Document passage
━━━━━━━━━━━━━━━━━━━━━━━━━━━━━━
For more than a decade of traveling throughout Italy, I had been captivated by the country’s many charms—its ancient art and architecture, breathtaking scenery, and irresistible cuisine. It may sound a bit cliché, given the overabundance of American Italophiles, but no place else in the world held the same allure in my eyes. It wasn’t, however, until my first trip to Friuli–Venezia Giulia—a tiny region in northeastern Italy—that my Italian affair truly began.

I had traveled to Udine, one of the region’s major cities, for a business meeting at the Ledragomma GymnastikBall factory. (I was, at the time, working as a Pilates instructor and writing a book of ball exercises, Balance on the Ball: Exercises Inspired by the Teachings of Joseph Pilates.) When the company’s owner, Steno Dondè, learned of my interest in cooking, he generously invited me to dinner. I was eager to try some of Friuli’s traditional cuisine, so he suggested Udine’s oldest restaurant, Osteria Al Vecchio Stallo. Converted from an old horse stable, the restaurant has been serving food for more than one hundred years. It was here that I was seduced—not by Steno, but by our meal.
━━━━━━━━━━━━━━━━━━━━━━━━━━━━━━
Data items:
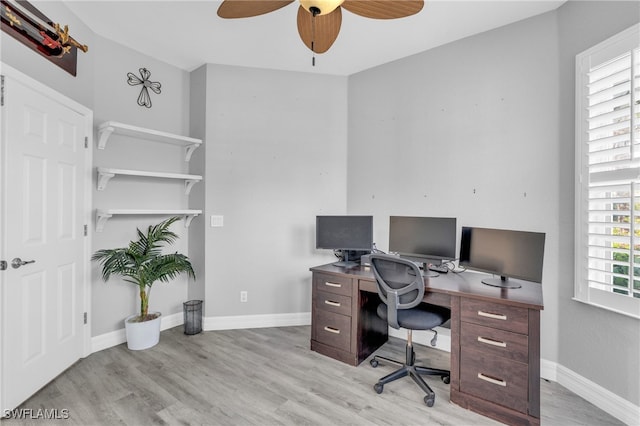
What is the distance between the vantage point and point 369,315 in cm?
272

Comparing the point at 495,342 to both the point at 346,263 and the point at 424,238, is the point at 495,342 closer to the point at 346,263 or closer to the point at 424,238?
the point at 424,238

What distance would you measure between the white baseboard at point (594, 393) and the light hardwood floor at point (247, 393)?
0.16 feet

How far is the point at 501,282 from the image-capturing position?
2.22 metres

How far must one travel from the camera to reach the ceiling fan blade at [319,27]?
1.76 meters

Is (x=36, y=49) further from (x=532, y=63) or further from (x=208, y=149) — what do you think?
(x=532, y=63)

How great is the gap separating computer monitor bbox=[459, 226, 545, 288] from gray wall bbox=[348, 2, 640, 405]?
1.29ft

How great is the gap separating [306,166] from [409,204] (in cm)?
121

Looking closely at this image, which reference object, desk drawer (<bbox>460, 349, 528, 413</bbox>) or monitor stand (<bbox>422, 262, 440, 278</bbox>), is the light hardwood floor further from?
monitor stand (<bbox>422, 262, 440, 278</bbox>)

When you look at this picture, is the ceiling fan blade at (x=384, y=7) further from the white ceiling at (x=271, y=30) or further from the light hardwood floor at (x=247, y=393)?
the light hardwood floor at (x=247, y=393)

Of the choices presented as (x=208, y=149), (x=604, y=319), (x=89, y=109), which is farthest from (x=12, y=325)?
(x=604, y=319)

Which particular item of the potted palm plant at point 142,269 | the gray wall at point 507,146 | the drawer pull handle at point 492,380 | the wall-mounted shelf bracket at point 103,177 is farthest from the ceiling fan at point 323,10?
the drawer pull handle at point 492,380

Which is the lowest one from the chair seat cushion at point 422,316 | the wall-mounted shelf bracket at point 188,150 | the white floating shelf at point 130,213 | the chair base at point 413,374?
the chair base at point 413,374

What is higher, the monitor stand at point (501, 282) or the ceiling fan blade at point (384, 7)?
the ceiling fan blade at point (384, 7)

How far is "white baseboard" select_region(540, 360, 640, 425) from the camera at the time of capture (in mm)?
1842
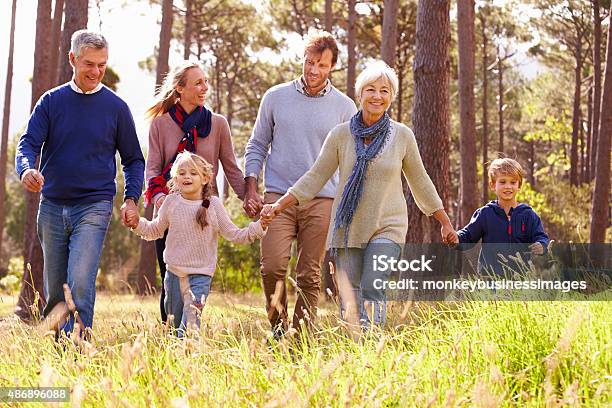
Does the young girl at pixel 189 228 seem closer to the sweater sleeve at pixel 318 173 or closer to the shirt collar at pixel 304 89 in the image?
the sweater sleeve at pixel 318 173

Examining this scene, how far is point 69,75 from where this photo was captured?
10.6m

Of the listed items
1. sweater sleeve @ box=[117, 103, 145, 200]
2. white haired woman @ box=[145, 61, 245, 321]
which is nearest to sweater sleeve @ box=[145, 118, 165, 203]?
white haired woman @ box=[145, 61, 245, 321]

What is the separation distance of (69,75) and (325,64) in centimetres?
559

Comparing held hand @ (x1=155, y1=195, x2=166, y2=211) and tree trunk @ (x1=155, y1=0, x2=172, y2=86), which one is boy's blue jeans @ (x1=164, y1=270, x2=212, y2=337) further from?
tree trunk @ (x1=155, y1=0, x2=172, y2=86)

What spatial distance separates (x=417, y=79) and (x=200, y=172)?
15.1 feet

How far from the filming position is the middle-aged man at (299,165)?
6047 mm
━━━━━━━━━━━━━━━━━━━━━━━━━━━━━━
To be done
1. Answer these questions using the passage on Friuli:
(a) Which region was the narrator visiting on the trip that truly began the narrator's Italian affair?
(b) What building was Osteria Al Vecchio Stallo converted from?
(c) What job did the narrator hold at the time of the Udine trip?
2. Rewrite the passage on Friuli starting with "For more than a" and going on through "affair truly began.", putting "landscapes" in place of "scenery".

Response list
1.
(a) Friuli–Venezia Giulia
(b) An old horse stable
(c) Pilates instructor

2.
For more than a decade of traveling throughout Italy, I had been captivated by the country’s many charms—its ancient art and architecture, breathtaking landscapes, and irresistible cuisine. It may sound a bit cliché, given the overabundance of American Italophiles, but no place else in the world held the same allure in my eyes. It wasn’t, however, until my first trip to Friuli–Venezia Giulia—a tiny region in northeastern Italy—that my Italian affair truly began.